[Stored data]
--- --- ---

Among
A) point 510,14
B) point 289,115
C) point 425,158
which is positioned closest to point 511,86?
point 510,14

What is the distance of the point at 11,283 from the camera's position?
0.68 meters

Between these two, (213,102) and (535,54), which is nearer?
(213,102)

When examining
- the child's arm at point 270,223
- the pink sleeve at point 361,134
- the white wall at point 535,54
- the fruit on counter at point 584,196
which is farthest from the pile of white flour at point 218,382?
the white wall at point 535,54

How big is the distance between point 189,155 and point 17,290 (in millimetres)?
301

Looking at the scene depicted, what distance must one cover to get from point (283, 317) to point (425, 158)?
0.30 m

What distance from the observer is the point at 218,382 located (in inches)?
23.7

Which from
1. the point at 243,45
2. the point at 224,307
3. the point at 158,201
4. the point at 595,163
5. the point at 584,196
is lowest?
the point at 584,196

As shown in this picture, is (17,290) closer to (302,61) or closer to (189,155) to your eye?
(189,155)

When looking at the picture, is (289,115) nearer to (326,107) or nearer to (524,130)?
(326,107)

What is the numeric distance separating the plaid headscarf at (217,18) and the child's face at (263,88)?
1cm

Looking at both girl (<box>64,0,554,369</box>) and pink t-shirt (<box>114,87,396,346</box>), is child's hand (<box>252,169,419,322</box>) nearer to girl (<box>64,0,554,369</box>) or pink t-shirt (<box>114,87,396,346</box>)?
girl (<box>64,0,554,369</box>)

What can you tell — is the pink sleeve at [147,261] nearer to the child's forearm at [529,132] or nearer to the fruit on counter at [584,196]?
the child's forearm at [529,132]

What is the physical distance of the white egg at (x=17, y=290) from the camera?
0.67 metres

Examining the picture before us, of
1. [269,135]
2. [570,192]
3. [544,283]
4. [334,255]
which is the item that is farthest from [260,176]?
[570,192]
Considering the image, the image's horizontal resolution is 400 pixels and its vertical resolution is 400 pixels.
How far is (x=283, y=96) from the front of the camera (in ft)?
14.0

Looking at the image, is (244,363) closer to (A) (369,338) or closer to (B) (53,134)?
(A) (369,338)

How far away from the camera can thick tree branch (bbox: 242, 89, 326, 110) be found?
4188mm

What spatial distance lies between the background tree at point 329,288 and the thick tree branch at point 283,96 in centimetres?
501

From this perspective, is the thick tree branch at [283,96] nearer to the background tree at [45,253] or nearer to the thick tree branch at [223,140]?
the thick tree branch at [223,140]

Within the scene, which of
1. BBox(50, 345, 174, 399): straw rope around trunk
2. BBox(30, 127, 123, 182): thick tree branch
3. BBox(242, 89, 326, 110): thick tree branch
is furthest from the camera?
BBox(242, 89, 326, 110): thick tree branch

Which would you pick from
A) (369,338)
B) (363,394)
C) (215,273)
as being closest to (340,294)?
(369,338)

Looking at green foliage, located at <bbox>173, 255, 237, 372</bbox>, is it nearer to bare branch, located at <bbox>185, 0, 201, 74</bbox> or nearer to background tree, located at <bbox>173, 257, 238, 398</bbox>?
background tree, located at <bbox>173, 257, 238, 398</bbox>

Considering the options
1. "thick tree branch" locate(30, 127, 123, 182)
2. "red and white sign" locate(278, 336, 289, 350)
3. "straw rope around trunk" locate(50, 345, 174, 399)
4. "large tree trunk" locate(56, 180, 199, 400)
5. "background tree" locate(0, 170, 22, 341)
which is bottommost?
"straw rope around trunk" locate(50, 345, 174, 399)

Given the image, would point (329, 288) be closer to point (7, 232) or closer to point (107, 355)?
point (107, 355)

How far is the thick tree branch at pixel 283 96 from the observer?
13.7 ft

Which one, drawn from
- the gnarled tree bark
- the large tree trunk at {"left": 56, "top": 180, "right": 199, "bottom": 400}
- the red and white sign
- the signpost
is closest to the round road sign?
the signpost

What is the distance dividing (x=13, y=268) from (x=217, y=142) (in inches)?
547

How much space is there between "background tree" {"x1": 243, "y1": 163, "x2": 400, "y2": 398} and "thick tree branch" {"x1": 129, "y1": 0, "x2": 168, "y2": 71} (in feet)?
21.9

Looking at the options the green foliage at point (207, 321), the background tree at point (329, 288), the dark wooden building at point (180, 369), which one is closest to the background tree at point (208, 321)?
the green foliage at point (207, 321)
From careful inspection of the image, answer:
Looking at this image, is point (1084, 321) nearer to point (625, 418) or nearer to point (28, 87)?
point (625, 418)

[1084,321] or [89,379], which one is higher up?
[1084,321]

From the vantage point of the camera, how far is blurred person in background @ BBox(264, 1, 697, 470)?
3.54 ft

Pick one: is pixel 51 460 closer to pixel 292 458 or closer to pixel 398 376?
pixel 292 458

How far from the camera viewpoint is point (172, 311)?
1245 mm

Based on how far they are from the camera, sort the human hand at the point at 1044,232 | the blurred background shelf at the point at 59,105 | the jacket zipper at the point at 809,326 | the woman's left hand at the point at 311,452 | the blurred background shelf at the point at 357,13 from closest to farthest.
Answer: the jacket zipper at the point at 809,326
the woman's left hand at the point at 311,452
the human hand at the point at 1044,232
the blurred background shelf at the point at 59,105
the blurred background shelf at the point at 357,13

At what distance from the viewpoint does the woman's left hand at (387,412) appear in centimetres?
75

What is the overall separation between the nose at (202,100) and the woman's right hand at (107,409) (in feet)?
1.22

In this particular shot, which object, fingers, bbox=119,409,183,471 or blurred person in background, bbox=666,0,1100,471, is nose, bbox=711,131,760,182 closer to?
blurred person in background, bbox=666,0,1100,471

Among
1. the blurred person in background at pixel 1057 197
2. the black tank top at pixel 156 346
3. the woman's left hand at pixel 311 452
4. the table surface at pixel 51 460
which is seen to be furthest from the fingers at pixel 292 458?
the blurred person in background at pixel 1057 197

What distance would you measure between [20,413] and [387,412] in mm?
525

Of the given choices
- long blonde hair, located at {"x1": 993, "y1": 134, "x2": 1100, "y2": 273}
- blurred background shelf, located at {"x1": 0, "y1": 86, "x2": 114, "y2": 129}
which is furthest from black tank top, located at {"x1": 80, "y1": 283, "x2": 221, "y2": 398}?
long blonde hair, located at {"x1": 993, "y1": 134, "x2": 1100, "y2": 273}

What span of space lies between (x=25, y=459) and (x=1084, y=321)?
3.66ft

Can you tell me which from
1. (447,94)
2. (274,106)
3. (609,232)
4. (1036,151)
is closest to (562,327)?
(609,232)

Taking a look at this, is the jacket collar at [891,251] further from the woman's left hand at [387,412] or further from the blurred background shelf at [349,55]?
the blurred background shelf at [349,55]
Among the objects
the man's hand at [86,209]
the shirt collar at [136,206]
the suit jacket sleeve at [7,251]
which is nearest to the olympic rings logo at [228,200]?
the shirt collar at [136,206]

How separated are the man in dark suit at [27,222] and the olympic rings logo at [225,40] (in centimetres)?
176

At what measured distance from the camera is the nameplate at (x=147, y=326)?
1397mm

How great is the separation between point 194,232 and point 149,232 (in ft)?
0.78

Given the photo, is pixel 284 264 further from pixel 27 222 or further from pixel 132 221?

--- --- ---

(YOUR OBJECTIVE):
Output only the lines from the one holding "What span of" through the last line above, exactly as they appear.

(ANSWER TO THE TASK):
What span of space lies between (x=25, y=459) and (x=1084, y=321)?
3.66ft

Can you tell me which from
1. (447,94)
2. (274,106)
3. (609,232)
4. (1036,151)
is closest to (562,327)?
(609,232)

Taking a look at this, is the jacket collar at [891,251] further from the woman's left hand at [387,412] or further from the blurred background shelf at [349,55]?
the blurred background shelf at [349,55]
Among the objects
the man's hand at [86,209]
the shirt collar at [136,206]
the suit jacket sleeve at [7,251]
which is nearest to the olympic rings logo at [228,200]?
the shirt collar at [136,206]

How separated are the man in dark suit at [27,222] and the olympic rings logo at [225,40] (in centimetres)?
176

At what measured distance from the camera is the nameplate at (x=147, y=326)?
1397mm

How great is the separation between point 194,232 and point 149,232 (in ft)?
0.78

Given the photo, is pixel 284 264 further from pixel 27 222 or further from pixel 132 221?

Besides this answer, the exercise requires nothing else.